Wednesday 29 September 2010

Helping People To Get Help or, Anorexia Porn

I was on the ITV 1 Good Morning programme today with two girls who are in recovery from anorexia. To illustrate how bad anorexia can be, they showed a photo one of of the girls, taken when she was only 3 stones in weight and close to death. The girl is now a healthy weight and despite never having menstruated, now has a healthy baby boy.

Some people say that showing such pictures is shocking and unnecessary. They say it trivialises and sensationalises anorexia and would cause harm to some watchers.

I am not so sure. It just doesnt have much emotional impact to say I have had anorexia really badly and now I am well. They say that a picture is worth a thousand words.

Personally, I am more upset by scenes of gratuitous violence in the visual media than I am upset by the "ana" pictures that inspire some people on pro-anorexia websites.

How else can we portray the madness and the pain of anorexia and how it affects some sufferers? When I have the answer, I will blog again.

Saturday 25 September 2010

If I Knew Then What I Know Now - Bulimia My Torment

Can warnings from a former bulimia sufferer help vulnerable people to avoid going down the eating disorder route?  Bonita Norris, who has climbed Mount Everest both literally and in her experience of bulimia wants to tell her story in schools to help people who have the illness feel supported and hopefully to prevent others from going through the hell and misery that has come with her illness. And I would like to help her.

The discomfort that leads to bulimia doesnt hit quickly. It creeps up on you like cats paws until one day you are on a diet and the next day your control has broken down. Then, not only are you going to get fat all over again, you experience yourself as weak and pathetic to have given in to your most desired and feared foods. You dont know that binge eating is a normal response to dieting - you just blame yourself and you will do anything to stop yourself from gaining weight.

And if somone were to tell you not to go on a diet and you are just 15 and feeling just awful about your appearance; what will you do? Will you listen with your heart as well as with your ears to the warnings of people who have been there too?

This is the dilemma that faces me in my eating disorder prevention work. The desire to be in control is normal and people who get into eating disorders have serious issues with control, coping, and living up to their own enormous expectations. They look at other people and they are sure that they just don't measure up. When you are just 15, you dont know about issues like boundaries, eating disorder thinking, you have no idea that feeling fat is really being full of feelings that cannot be expressed. You don't know how to deal with constant assaults on your fragile self esteem and you don't know how to look in the mirror with a compassionate gaze.

◆ Data supplied
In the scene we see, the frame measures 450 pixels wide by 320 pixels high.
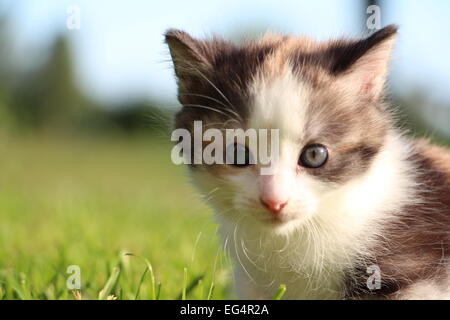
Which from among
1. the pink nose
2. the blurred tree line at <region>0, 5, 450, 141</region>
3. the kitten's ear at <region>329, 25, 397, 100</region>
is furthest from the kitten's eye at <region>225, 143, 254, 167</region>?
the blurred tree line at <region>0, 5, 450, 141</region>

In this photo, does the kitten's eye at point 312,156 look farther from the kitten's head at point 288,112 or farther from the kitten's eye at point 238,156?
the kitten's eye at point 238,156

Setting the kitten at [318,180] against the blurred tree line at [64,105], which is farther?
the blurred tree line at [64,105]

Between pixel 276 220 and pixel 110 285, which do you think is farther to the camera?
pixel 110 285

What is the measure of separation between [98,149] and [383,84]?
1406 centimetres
* * *
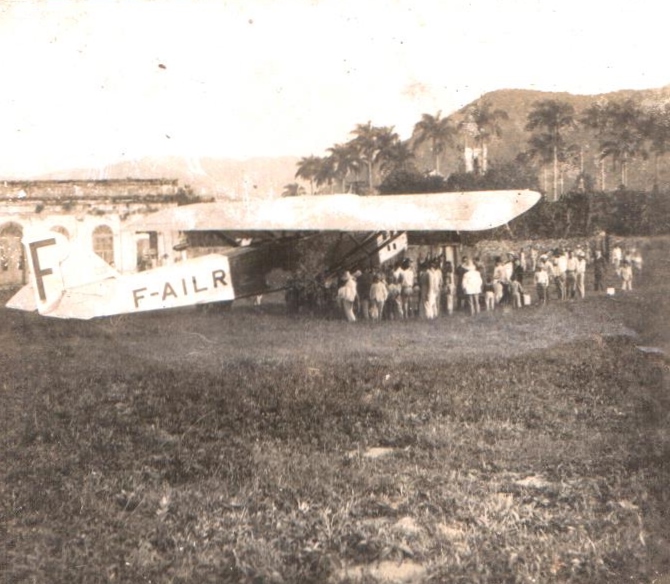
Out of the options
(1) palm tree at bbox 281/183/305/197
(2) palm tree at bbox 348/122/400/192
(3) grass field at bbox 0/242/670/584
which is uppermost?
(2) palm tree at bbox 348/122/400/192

◆ Task requirements
(1) Check each statement against the eating disorder blog above. For each one, answer yes or no and quote the exact words from the blog that settle it.
(a) The girl in the photo weighed only 3 stones when it was taken.
(b) The writer is more upset by the "ana" pictures on pro-anorexia websites than by violent scenes in the visual media.
(c) Bonita Norris wants to tell her story in schools.
(2) According to the eating disorder blog above, what don't people know is a normal response to dieting?
(3) Carry on writing the eating disorder blog above, starting right after its last sentence.

◆ Results by task
(1)
(a) Yes: "taken when she was only 3 stones in weight and close to death"
(b) No: "I am more upset by scenes of gratuitous violence in the visual media than I am upset by the "ana" pictures that inspire some people on pro-anorexia websites"
(c) Yes: "wants to tell her story in schools"

(2) Binge eating.

(3)
Therapists need to read the stories of people who are coming out on the other side of their eating disorder and can see it for what it really is. This helps us to understand. Telling the story is also the way that the sufferer can start to heal. I wonder how the story can help a 15 year old who hates her thighs and who wants to be the thinnest girl in the room. I would like to know if the story can help a 20 year old who is in the throes of her illness and who feels that she cannot survive without her disorder.

I would like to share Bonita's blog with you and help her to raise money to help her dream. One message I have for Bonita is that bulimia can be cured in such a way that it will never come back. It doesn't have to lurk in the dark corners of your world.

We all need to live a dream that is not dictated by the demands of an eating disorder. There is no space for eating disorders when you follow a dream. Healing lies here too. 

http://bonitanorris.blogspot.com/

Wednesday 15 September 2010

Last Chance Saloon - Weight Loss Surgery Revisited

Professor Finer has said forget the diets, they don't work for most people. Weight loss surgery will have to be made available to most people who need to lose weight in the future. He is not talking about the gastric band, this is the full monty - gastric bypass surgery known by various other names by obesity experts.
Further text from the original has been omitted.